● Material to process

= = = = =

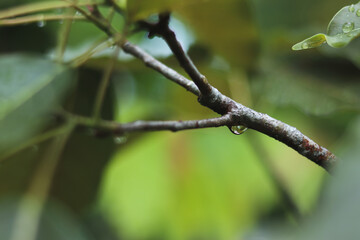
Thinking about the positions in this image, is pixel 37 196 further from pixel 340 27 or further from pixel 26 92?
pixel 340 27

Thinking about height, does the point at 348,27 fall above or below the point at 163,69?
below

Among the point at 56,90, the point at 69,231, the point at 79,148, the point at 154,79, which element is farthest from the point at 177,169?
the point at 56,90

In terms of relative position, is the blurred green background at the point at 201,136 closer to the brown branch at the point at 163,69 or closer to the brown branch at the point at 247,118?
the brown branch at the point at 163,69

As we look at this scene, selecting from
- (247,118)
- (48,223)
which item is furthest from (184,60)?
(48,223)

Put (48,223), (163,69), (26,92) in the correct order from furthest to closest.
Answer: (48,223) → (26,92) → (163,69)

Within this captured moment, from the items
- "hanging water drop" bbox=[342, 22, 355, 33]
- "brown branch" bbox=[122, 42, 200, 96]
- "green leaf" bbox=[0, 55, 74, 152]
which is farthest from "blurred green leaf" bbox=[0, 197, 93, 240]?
"hanging water drop" bbox=[342, 22, 355, 33]

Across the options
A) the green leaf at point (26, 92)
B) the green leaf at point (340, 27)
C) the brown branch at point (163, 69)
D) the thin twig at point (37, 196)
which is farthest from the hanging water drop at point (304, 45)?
the thin twig at point (37, 196)

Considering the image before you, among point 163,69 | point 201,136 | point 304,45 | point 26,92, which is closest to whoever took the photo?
point 304,45
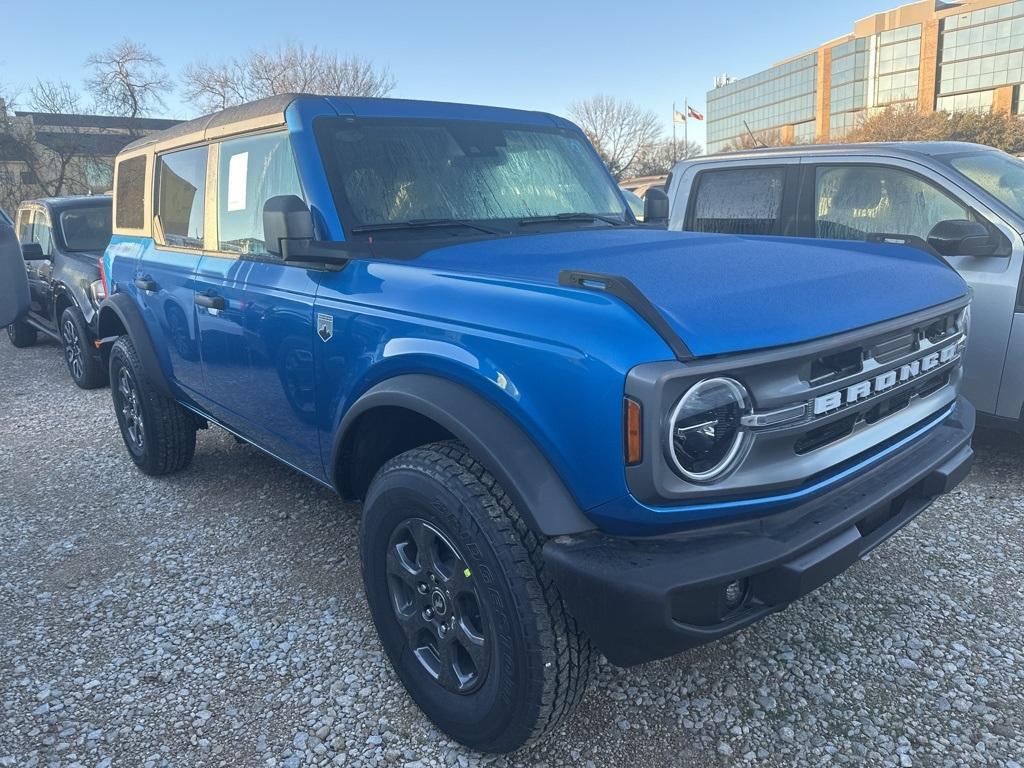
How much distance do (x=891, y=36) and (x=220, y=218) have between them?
69.3m

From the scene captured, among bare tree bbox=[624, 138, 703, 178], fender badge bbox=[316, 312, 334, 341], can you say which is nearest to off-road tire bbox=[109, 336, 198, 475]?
fender badge bbox=[316, 312, 334, 341]

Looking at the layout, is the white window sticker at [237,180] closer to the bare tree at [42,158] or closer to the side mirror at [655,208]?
the side mirror at [655,208]

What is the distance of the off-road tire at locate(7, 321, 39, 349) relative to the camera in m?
9.16

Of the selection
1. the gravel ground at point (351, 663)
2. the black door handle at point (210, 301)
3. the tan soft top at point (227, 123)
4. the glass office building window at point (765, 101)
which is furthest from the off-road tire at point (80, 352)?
the glass office building window at point (765, 101)

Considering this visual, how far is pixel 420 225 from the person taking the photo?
2807mm

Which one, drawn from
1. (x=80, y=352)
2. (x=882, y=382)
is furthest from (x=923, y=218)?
(x=80, y=352)

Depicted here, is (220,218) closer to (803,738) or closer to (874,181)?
(803,738)

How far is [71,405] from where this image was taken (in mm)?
6559

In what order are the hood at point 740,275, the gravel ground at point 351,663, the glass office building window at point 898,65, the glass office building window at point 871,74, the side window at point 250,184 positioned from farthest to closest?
the glass office building window at point 871,74, the glass office building window at point 898,65, the side window at point 250,184, the gravel ground at point 351,663, the hood at point 740,275

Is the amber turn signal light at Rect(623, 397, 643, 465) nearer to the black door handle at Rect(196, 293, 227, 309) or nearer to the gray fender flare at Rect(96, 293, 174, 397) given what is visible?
the black door handle at Rect(196, 293, 227, 309)

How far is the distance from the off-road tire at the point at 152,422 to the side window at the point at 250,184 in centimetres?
130

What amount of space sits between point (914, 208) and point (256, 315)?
11.9 feet

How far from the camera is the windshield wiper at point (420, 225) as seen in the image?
2734 millimetres

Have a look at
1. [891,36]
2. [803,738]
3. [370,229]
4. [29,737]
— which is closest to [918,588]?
[803,738]
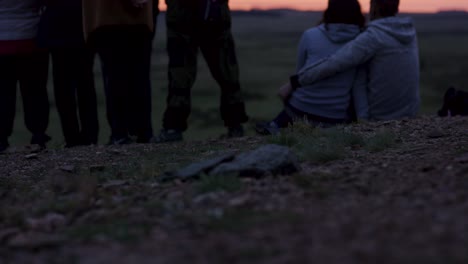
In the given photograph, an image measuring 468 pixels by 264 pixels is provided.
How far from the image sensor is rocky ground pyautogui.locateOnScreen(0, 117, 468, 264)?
2500 millimetres

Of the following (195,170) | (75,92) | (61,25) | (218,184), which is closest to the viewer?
(218,184)

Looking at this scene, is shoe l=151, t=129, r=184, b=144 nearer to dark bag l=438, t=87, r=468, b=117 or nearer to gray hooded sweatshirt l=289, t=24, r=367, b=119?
gray hooded sweatshirt l=289, t=24, r=367, b=119

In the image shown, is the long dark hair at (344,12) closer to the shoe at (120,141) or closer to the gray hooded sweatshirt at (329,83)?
the gray hooded sweatshirt at (329,83)

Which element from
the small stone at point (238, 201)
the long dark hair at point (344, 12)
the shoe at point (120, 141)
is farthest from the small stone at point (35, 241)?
the long dark hair at point (344, 12)

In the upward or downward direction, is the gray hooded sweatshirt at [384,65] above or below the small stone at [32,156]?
above

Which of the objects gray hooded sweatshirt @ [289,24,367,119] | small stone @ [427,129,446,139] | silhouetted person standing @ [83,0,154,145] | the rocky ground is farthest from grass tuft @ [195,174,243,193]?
gray hooded sweatshirt @ [289,24,367,119]

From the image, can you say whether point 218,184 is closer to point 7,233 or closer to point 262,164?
point 262,164

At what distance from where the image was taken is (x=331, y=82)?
6.37 metres

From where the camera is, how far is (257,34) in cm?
6856

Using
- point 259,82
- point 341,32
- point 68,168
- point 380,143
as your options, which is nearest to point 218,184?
point 380,143

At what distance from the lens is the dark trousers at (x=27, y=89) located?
20.7ft

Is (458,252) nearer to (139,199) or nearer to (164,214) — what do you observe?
(164,214)

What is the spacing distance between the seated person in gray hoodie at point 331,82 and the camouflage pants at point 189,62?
0.56 metres

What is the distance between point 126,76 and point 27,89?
2.61ft
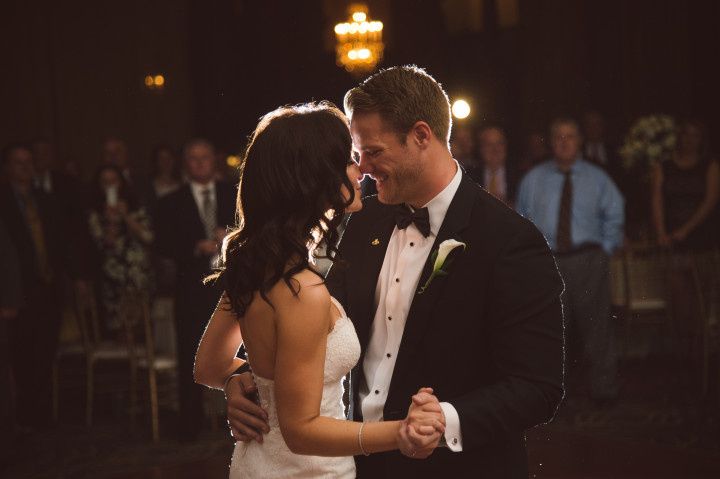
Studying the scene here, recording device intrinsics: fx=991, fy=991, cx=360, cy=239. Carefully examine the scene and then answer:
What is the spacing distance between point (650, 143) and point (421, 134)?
5.88 m

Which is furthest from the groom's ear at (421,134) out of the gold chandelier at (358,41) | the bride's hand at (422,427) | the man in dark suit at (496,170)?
the gold chandelier at (358,41)

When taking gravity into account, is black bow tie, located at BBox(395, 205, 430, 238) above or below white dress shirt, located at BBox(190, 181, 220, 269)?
below

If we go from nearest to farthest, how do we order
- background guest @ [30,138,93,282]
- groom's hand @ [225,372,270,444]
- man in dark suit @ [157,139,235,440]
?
groom's hand @ [225,372,270,444], man in dark suit @ [157,139,235,440], background guest @ [30,138,93,282]

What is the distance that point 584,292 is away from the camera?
221 inches

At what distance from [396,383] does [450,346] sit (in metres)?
0.14

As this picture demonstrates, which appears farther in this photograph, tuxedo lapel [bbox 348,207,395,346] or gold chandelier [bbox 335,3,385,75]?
gold chandelier [bbox 335,3,385,75]

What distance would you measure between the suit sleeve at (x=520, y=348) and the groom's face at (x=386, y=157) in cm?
29

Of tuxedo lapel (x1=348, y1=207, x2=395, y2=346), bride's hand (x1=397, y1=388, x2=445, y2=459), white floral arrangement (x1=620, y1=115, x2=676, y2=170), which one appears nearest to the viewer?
bride's hand (x1=397, y1=388, x2=445, y2=459)

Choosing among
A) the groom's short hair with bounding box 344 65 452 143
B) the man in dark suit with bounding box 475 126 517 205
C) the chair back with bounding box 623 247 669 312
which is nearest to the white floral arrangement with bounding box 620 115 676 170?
the chair back with bounding box 623 247 669 312

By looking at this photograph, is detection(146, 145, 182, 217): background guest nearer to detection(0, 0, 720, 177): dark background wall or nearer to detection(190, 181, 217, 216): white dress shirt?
detection(190, 181, 217, 216): white dress shirt

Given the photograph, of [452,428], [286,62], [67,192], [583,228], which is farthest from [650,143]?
[452,428]

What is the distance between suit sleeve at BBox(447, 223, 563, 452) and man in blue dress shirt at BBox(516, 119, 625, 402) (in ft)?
12.0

= = = = =

● Exercise
Copy every line of the records above word for word, leaving out the pictures.

● Response to this exercise
Thinking about the positions in this image, is pixel 37 196 further from pixel 340 27 or further from pixel 26 92?
pixel 340 27

Thinking about height, does the point at 348,27 fall above or below the point at 163,69?
below

Among the point at 56,90, the point at 69,231, the point at 79,148, the point at 154,79, which element is farthest from the point at 177,169?
the point at 56,90

In terms of relative position, is the blurred green background at the point at 201,136 closer to the brown branch at the point at 163,69 or closer to the brown branch at the point at 247,118?
the brown branch at the point at 163,69

As we look at this scene, selecting from
- (247,118)
- (48,223)
which item is furthest from (184,60)?
(48,223)

Put (48,223), (163,69), (26,92) in the correct order from furthest to closest.
Answer: (48,223) → (26,92) → (163,69)

Within this captured moment, from the items
- "hanging water drop" bbox=[342, 22, 355, 33]
- "brown branch" bbox=[122, 42, 200, 96]
- "green leaf" bbox=[0, 55, 74, 152]
which is farthest from "blurred green leaf" bbox=[0, 197, 93, 240]?
"hanging water drop" bbox=[342, 22, 355, 33]

Across the options
A) the green leaf at point (26, 92)
B) the green leaf at point (340, 27)
C) the brown branch at point (163, 69)
D) the thin twig at point (37, 196)
which is farthest from the hanging water drop at point (304, 45)?
the thin twig at point (37, 196)

Considering the image before you, among point 163,69 | point 201,136 | point 304,45 | point 26,92, which is closest to whoever took the photo?
point 304,45
How much distance do (x=891, y=36) and (x=220, y=218) have between them?
69.3m

From the scene captured, among bare tree bbox=[624, 138, 703, 178], fender badge bbox=[316, 312, 334, 341], can you say which is nearest to off-road tire bbox=[109, 336, 198, 475]?
fender badge bbox=[316, 312, 334, 341]

Looking at the layout, is the white window sticker at [237,180] closer to the bare tree at [42,158] or closer to the side mirror at [655,208]?
the side mirror at [655,208]

What is the distance of the off-road tire at locate(7, 321, 39, 349) relative to the camera in m?
9.16

Of the selection
1. the gravel ground at point (351, 663)
2. the black door handle at point (210, 301)
3. the tan soft top at point (227, 123)
4. the glass office building window at point (765, 101)
which is furthest from the off-road tire at point (80, 352)?
the glass office building window at point (765, 101)

Considering this visual, how far is pixel 420 225 from the person taking the photo?
2807mm

Which one, drawn from
1. (x=80, y=352)
2. (x=882, y=382)
is furthest from (x=923, y=218)?
(x=80, y=352)

Depicted here, is (220,218) closer to (803,738) or closer to (874,181)?
(803,738)

How far is [71,405] from where this image was taken (in mm)?
6559

In what order are the hood at point 740,275, the gravel ground at point 351,663, the glass office building window at point 898,65, the glass office building window at point 871,74, the side window at point 250,184 positioned from farthest to closest?
the glass office building window at point 871,74, the glass office building window at point 898,65, the side window at point 250,184, the gravel ground at point 351,663, the hood at point 740,275

Is the amber turn signal light at Rect(623, 397, 643, 465) nearer to the black door handle at Rect(196, 293, 227, 309) or nearer to the gray fender flare at Rect(96, 293, 174, 397) given what is visible?
the black door handle at Rect(196, 293, 227, 309)

How far is the distance from the off-road tire at the point at 152,422 to the side window at the point at 250,184 in centimetres?
130

What amount of space sits between point (914, 208) and point (256, 315)?
11.9 feet

How far from the camera is the windshield wiper at point (420, 225) as seen in the image?
2734 millimetres

Have a look at
1. [891,36]
2. [803,738]
3. [370,229]
4. [29,737]
— which is closest to [918,588]?
[803,738]
In the given photograph, an image measuring 468 pixels by 264 pixels is provided.
How far from the image sensor is rocky ground pyautogui.locateOnScreen(0, 117, 468, 264)?
2500 millimetres

Of the following (195,170) | (75,92) | (61,25) | (218,184), which is closest to the viewer?
(218,184)

Looking at this scene, is shoe l=151, t=129, r=184, b=144 nearer to dark bag l=438, t=87, r=468, b=117 or nearer to gray hooded sweatshirt l=289, t=24, r=367, b=119?
gray hooded sweatshirt l=289, t=24, r=367, b=119

In the image shown, is the long dark hair at (344,12) closer to the shoe at (120,141) or closer to the gray hooded sweatshirt at (329,83)?
the gray hooded sweatshirt at (329,83)

Which element from
the small stone at point (238, 201)
the long dark hair at point (344, 12)
the shoe at point (120, 141)
is farthest from the small stone at point (35, 241)?
the long dark hair at point (344, 12)

In the upward or downward direction, is the gray hooded sweatshirt at [384,65] above or below the small stone at [32,156]?
above

Which of the objects gray hooded sweatshirt @ [289,24,367,119] | small stone @ [427,129,446,139] | silhouetted person standing @ [83,0,154,145] | the rocky ground is farthest from grass tuft @ [195,174,243,193]?
gray hooded sweatshirt @ [289,24,367,119]

From the image, can you say whether point 218,184 is closer to point 7,233 or closer to point 262,164?
point 262,164

At what distance from where the image was taken is (x=331, y=82)?
6.37 metres

From where the camera is, how far is (257,34) in cm?
6856

Using
- point 259,82
- point 341,32
- point 68,168
- point 380,143
as your options, which is nearest to point 218,184?
point 380,143

At what distance from the lens is the dark trousers at (x=27, y=89) located?
20.7ft

Is (458,252) nearer to (139,199) or nearer to (164,214) — what do you observe?
(164,214)

What is the spacing distance between the seated person in gray hoodie at point 331,82 and the camouflage pants at point 189,62?
0.56 metres

What is the distance between point 126,76 and point 27,89?
2.61ft
Studying the scene here, recording device intrinsics: fx=991, fy=991, cx=360, cy=239. Carefully examine the scene and then answer:
What is the spacing distance between point (650, 143) and point (421, 134)?
5.88 m

Which is furthest from the groom's ear at (421,134) out of the gold chandelier at (358,41) | the bride's hand at (422,427) | the man in dark suit at (496,170)?
the gold chandelier at (358,41)

When taking gravity into account, is black bow tie, located at BBox(395, 205, 430, 238) above or below white dress shirt, located at BBox(190, 181, 220, 269)?
below

If we go from nearest to farthest, how do we order
- background guest @ [30,138,93,282]
- groom's hand @ [225,372,270,444]
- man in dark suit @ [157,139,235,440]
?
groom's hand @ [225,372,270,444], man in dark suit @ [157,139,235,440], background guest @ [30,138,93,282]

What is the distance that point 584,292 is away from the camera?
221 inches

At what distance from [396,383] does [450,346] sit (in metres)?
0.14

As this picture demonstrates, which appears farther in this photograph, tuxedo lapel [bbox 348,207,395,346] or gold chandelier [bbox 335,3,385,75]?
gold chandelier [bbox 335,3,385,75]

What distance would you measure between the suit sleeve at (x=520, y=348) and the groom's face at (x=386, y=157) in cm?
29

Of tuxedo lapel (x1=348, y1=207, x2=395, y2=346), bride's hand (x1=397, y1=388, x2=445, y2=459), white floral arrangement (x1=620, y1=115, x2=676, y2=170), which one appears nearest to the viewer?
bride's hand (x1=397, y1=388, x2=445, y2=459)

Choosing among
A) the groom's short hair with bounding box 344 65 452 143
B) the man in dark suit with bounding box 475 126 517 205
C) the chair back with bounding box 623 247 669 312
which is nearest to the white floral arrangement with bounding box 620 115 676 170?
the chair back with bounding box 623 247 669 312

By looking at this photograph, is detection(146, 145, 182, 217): background guest nearer to detection(0, 0, 720, 177): dark background wall or nearer to detection(190, 181, 217, 216): white dress shirt?
detection(190, 181, 217, 216): white dress shirt

Given the photograph, of [452,428], [286,62], [67,192], [583,228], which is farthest from [650,143]?
[452,428]

What is the distance between suit sleeve at BBox(447, 223, 563, 452) and man in blue dress shirt at BBox(516, 119, 625, 402) (in ft)?
12.0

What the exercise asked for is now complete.